(Stored data)

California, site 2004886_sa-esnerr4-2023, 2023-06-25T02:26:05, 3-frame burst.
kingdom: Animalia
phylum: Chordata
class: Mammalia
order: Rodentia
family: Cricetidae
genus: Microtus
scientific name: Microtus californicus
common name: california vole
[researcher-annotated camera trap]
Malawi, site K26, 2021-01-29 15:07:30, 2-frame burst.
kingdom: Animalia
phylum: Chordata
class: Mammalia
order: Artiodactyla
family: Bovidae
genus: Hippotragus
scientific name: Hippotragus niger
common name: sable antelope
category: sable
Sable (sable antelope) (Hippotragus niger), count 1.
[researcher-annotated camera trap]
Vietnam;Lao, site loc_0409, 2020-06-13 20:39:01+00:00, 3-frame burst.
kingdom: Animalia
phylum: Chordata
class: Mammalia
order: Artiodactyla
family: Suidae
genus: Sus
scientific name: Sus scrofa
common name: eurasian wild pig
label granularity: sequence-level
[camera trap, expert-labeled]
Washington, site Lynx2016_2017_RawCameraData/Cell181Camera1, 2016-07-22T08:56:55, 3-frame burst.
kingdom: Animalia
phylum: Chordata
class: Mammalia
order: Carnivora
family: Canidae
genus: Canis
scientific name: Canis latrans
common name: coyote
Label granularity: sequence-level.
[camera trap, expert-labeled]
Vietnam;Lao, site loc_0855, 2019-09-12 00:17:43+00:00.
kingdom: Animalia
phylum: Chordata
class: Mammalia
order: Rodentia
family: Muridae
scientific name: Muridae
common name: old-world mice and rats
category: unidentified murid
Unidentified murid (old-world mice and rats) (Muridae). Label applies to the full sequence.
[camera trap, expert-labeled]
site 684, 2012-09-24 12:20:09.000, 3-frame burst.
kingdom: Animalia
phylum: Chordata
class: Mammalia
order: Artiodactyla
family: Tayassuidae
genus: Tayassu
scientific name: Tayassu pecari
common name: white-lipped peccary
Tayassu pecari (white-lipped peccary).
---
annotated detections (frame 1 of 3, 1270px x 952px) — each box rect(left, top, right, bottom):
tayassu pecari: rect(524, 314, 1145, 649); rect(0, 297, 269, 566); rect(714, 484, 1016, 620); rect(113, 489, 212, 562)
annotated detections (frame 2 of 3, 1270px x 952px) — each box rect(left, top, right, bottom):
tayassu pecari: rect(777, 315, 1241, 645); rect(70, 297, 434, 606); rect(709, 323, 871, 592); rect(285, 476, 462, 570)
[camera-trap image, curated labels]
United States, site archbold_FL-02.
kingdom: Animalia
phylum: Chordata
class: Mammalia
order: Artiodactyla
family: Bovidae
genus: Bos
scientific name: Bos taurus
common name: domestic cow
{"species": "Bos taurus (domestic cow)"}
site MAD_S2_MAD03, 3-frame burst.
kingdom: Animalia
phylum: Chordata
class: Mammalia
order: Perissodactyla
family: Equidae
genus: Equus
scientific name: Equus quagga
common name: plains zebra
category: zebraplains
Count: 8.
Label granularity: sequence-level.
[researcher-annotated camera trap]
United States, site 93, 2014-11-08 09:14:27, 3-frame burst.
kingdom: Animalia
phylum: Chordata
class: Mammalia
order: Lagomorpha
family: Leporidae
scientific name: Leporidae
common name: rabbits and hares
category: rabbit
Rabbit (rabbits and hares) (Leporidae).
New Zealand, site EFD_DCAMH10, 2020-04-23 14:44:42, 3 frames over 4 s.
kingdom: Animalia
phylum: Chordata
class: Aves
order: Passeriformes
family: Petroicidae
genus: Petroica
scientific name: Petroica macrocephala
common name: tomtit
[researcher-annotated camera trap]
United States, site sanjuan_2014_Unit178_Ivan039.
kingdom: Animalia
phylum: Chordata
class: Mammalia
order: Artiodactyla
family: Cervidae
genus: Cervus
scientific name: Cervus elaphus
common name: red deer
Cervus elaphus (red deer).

**Task directions**.
Could you restate the records above word for word?

**Result for this exercise**.
California, site 2004886_sa-esnerr4-2023, 2023-06-25T02:26:05, 3-frame burst.
kingdom: Animalia
phylum: Chordata
class: Mammalia
order: Rodentia
family: Cricetidae
genus: Microtus
scientific name: Microtus californicus
common name: california vole
[researcher-annotated camera trap]
Malawi, site K26, 2021-01-29 15:07:30, 2-frame burst.
kingdom: Animalia
phylum: Chordata
class: Mammalia
order: Artiodactyla
family: Bovidae
genus: Hippotragus
scientific name: Hippotragus niger
common name: sable antelope
category: sable
Sable (sable antelope) (Hippotragus niger), count 1.
[researcher-annotated camera trap]
Vietnam;Lao, site loc_0409, 2020-06-13 20:39:01+00:00, 3-frame burst.
kingdom: Animalia
phylum: Chordata
class: Mammalia
order: Artiodactyla
family: Suidae
genus: Sus
scientific name: Sus scrofa
common name: eurasian wild pig
label granularity: sequence-level
[camera trap, expert-labeled]
Washington, site Lynx2016_2017_RawCameraData/Cell181Camera1, 2016-07-22T08:56:55, 3-frame burst.
kingdom: Animalia
phylum: Chordata
class: Mammalia
order: Carnivora
family: Canidae
genus: Canis
scientific name: Canis latrans
common name: coyote
Label granularity: sequence-level.
[camera trap, expert-labeled]
Vietnam;Lao, site loc_0855, 2019-09-12 00:17:43+00:00.
kingdom: Animalia
phylum: Chordata
class: Mammalia
order: Rodentia
family: Muridae
scientific name: Muridae
common name: old-world mice and rats
category: unidentified murid
Unidentified murid (old-world mice and rats) (Muridae). Label applies to the full sequence.
[camera trap, expert-labeled]
site 684, 2012-09-24 12:20:09.000, 3-frame burst.
kingdom: Animalia
phylum: Chordata
class: Mammalia
order: Artiodactyla
family: Tayassuidae
genus: Tayassu
scientific name: Tayassu pecari
common name: white-lipped peccary
Tayassu pecari (white-lipped peccary).
---
annotated detections (frame 1 of 3, 1270px x 952px) — each box rect(left, top, right, bottom):
tayassu pecari: rect(524, 314, 1145, 649); rect(0, 297, 269, 566); rect(714, 484, 1016, 620); rect(113, 489, 212, 562)
annotated detections (frame 2 of 3, 1270px x 952px) — each box rect(left, top, right, bottom):
tayassu pecari: rect(777, 315, 1241, 645); rect(70, 297, 434, 606); rect(709, 323, 871, 592); rect(285, 476, 462, 570)
[camera-trap image, curated labels]
United States, site archbold_FL-02.
kingdom: Animalia
phylum: Chordata
class: Mammalia
order: Artiodactyla
family: Bovidae
genus: Bos
scientific name: Bos taurus
common name: domestic cow
{"species": "Bos taurus (domestic cow)"}
site MAD_S2_MAD03, 3-frame burst.
kingdom: Animalia
phylum: Chordata
class: Mammalia
order: Perissodactyla
family: Equidae
genus: Equus
scientific name: Equus quagga
common name: plains zebra
category: zebraplains
Count: 8.
Label granularity: sequence-level.
[researcher-annotated camera trap]
United States, site 93, 2014-11-08 09:14:27, 3-frame burst.
kingdom: Animalia
phylum: Chordata
class: Mammalia
order: Lagomorpha
family: Leporidae
scientific name: Leporidae
common name: rabbits and hares
category: rabbit
Rabbit (rabbits and hares) (Leporidae).
New Zealand, site EFD_DCAMH10, 2020-04-23 14:44:42, 3 frames over 4 s.
kingdom: Animalia
phylum: Chordata
class: Aves
order: Passeriformes
family: Petroicidae
genus: Petroica
scientific name: Petroica macrocephala
common name: tomtit
[researcher-annotated camera trap]
United States, site sanjuan_2014_Unit178_Ivan039.
kingdom: Animalia
phylum: Chordata
class: Mammalia
order: Artiodactyla
family: Cervidae
genus: Cervus
scientific name: Cervus elaphus
common name: red deer
Cervus elaphus (red deer).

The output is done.